Le Maroc empêche une enquête des parlementaires européens

Cette version du premier policier espagnol a eu un écho du côté de Rabat par l’interdiction d’une délégation de parlementaires européens d’entrée à Nador pour enquêter sur cette tragédie. «Les autorités marocaines ont empêché, ce mardi, une délégation de parlementaires européens d’entrer dans la ville de Nador pour enquêter sur la tragédie ayant conduit à la mort de dizaines de migrants tués par la police marocaine alors qu’ils tentaient d’entrer dans l’enclave espagnole de Melilla», a indiqué l’Association marocaine des droits de l’homme (AMDH). Les autorités qui les ont informés de ce refus n’ont fourni aucune raison.

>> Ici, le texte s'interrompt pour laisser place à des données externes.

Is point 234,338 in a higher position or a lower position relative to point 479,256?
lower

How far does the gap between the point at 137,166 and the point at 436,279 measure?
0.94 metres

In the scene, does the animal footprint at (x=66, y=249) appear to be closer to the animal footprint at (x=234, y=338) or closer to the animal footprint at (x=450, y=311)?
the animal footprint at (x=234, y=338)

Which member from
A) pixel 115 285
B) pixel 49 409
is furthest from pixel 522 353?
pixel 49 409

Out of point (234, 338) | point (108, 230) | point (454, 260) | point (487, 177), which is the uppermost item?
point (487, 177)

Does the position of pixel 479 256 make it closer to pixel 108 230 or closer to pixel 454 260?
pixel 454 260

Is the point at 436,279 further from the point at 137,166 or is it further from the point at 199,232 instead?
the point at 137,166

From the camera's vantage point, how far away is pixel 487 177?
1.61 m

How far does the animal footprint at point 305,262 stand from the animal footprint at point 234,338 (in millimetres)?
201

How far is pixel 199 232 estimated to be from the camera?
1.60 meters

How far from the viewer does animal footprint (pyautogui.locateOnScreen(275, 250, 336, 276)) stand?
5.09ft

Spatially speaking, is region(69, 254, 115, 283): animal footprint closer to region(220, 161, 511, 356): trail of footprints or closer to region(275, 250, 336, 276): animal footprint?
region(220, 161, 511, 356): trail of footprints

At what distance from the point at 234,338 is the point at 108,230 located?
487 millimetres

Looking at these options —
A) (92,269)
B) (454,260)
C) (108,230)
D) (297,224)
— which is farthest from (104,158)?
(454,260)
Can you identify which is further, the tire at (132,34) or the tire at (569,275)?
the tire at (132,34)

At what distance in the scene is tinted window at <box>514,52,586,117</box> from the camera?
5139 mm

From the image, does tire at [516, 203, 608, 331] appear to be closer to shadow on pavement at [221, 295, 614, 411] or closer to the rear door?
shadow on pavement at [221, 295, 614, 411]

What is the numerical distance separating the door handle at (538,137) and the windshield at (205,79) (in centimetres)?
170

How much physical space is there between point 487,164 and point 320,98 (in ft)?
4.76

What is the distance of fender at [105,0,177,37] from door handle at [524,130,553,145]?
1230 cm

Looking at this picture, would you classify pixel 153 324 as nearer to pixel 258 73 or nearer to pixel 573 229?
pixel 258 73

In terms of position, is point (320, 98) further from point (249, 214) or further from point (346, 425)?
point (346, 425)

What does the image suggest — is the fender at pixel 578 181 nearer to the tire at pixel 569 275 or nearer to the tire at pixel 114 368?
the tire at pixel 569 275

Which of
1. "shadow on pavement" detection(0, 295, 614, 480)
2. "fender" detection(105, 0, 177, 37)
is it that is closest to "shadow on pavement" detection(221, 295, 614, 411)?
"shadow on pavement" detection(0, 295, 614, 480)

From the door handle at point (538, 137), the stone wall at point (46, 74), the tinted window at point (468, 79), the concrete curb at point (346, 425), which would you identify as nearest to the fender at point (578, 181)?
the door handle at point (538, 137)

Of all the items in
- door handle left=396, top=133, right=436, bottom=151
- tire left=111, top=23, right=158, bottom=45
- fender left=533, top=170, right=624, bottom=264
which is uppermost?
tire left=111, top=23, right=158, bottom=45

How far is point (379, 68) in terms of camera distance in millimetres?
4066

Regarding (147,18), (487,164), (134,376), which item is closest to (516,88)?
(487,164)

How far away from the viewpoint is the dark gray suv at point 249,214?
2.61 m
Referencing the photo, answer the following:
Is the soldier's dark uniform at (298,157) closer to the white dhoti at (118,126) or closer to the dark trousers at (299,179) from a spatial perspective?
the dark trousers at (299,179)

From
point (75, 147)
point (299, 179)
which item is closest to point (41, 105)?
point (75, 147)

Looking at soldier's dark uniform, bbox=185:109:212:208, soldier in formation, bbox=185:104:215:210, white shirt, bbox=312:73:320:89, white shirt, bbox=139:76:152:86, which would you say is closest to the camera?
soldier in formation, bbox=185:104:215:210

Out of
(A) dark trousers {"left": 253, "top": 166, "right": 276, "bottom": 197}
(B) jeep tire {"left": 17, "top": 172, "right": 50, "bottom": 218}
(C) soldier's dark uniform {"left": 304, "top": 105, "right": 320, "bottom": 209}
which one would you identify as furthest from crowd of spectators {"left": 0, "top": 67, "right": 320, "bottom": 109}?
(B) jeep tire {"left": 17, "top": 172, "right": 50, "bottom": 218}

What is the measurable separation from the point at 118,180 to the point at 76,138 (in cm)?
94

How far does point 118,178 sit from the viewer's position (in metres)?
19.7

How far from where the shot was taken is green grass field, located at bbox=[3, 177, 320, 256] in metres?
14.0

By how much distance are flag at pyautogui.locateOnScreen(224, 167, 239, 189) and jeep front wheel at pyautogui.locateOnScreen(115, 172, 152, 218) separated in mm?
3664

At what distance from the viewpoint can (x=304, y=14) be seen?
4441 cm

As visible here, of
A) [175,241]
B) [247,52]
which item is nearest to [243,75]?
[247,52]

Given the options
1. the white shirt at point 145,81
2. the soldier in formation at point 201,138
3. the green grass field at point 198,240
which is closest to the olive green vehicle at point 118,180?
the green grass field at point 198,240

Des députés réclament la tête de Grande-Marlaska

L’eurodéputé Miguel Urban, qui conduisait la délégation, était le matin de la même journée à Melilla et a demandé la démission ou la révocation du ministre de l’Intérieur espagnol pour sa co-responsabilité dans cette tragédie, selon Europa Press. Le député a également pointé du doigt la responsabilité du Maroc et a évoqué «la responsabilité pénale des forces de sécurité marocaines comme leur gendarmerie et le gouvernement marocain lui-même». «Nous parlons de l’assassinat d’au moins quarante personnes et de la disparition de soixante-dix autres (…), il s’agit d’un acte criminel qui doit rendre des comptes car, sinon, la loi de l’anarchie et la loi de l’impunité prévaudront, précisément sur le territoire européen, et cela ne peut être autorisé», a martelé le député devant les journalistes. Il a bien entendu réclamé sa démission ou son limogeage en estimant son attitude honteuse, sachant que l’UE participe au financement de la lutte du Maroc contre l’immigration clandestine. L’eurodéputé a rappelé au ministre de l’Intérieur qu’il devra comparaître devant le parlement européen pour s’expliquer sur ce drame et sa sanglante gestion.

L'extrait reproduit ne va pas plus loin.